I've posted before about some of the pitfalls of grocery shopping and why it's not necessarily bad to be loyal to a specific store.
A few things that I'd like to reinforce:
Plan your trip
Look at the weekly circular and see if there are any bargains. Consider planning your meals around meats or produce that is on sale in a given week. Review any paper coupons that you have before you get to the store, and/or look for online coupons that correspond to needed items and sales.
Make a list and stick to it
If possible, take the time to make the list in the order that you travel through the store. Buy only what you knew you needed at home. It's healthier if you stick to the perimeter of the store.
Don't shop at five different stores
Not only do I view this as a huge hassle and time-waster, I think it becomes a financial mistake. If you frequent one or two stores, you know exactly where to find things. You'll browse less, and you'll remember prices for sake of comparison. How much money do you really save by making a special trip for that really good deal on blueberries?
Don't be ashamed to buy the "house brand"
I find myself doing this all the time recently. Over and over, the price of the store brand comes in lower than the sale price for the name brand. There are so many things that you can buy without the name brand price--crisp rice cereal for those marshmallow treats, frozen spinach, macaroni, baking soda, vegetable oil, salt, etc. Plus, those are things you rarely see coupons for. Take the extra 5-10 seconds to find the house brand instead of grabbing the trademarked packaging that you instantly recognize (because that seems to be the only reason for the higher price).

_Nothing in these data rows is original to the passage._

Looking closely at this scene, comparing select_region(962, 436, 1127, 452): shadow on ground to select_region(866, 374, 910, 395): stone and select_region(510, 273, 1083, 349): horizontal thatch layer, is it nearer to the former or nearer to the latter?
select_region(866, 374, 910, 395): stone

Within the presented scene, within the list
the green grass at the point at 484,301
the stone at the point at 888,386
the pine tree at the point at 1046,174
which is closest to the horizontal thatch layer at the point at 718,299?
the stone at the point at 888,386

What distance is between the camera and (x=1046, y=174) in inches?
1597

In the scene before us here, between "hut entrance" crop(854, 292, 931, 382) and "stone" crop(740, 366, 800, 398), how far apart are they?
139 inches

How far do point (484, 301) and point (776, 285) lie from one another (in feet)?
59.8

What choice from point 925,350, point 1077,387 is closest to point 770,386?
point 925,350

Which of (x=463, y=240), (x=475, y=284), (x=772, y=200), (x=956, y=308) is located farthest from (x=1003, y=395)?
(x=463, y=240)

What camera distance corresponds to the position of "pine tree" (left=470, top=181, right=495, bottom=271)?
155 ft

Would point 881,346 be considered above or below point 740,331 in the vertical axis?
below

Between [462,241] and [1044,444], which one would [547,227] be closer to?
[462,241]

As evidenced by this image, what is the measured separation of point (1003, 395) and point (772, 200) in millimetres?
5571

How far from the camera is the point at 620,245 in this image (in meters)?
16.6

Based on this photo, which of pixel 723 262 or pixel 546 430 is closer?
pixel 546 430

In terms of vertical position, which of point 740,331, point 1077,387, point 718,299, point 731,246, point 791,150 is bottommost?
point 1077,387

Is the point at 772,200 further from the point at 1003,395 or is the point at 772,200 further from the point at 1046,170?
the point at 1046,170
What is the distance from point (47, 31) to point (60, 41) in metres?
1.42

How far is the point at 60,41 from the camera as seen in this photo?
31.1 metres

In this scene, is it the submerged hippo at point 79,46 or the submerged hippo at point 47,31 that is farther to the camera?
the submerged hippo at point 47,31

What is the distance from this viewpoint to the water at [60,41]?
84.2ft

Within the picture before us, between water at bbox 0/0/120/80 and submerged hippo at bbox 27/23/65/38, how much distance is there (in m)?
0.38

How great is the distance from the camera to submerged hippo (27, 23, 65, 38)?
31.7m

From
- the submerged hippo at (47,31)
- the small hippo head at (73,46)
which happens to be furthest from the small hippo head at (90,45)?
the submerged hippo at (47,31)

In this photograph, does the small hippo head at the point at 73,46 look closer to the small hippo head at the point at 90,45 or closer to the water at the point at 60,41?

Try to know your prices, at least on the bigger stuff
I know not everyone is a stay at home mom like me, and time is often more important than money. If you have the luxury of doing some price-comparison shopping, do it. I love shopping at Target and have found that I can get a lot of my dry goods there for a lot less (sugar, coffee, cereal, granola bars). It's very, very rare that I can get a better deal on cereal at the supermarket.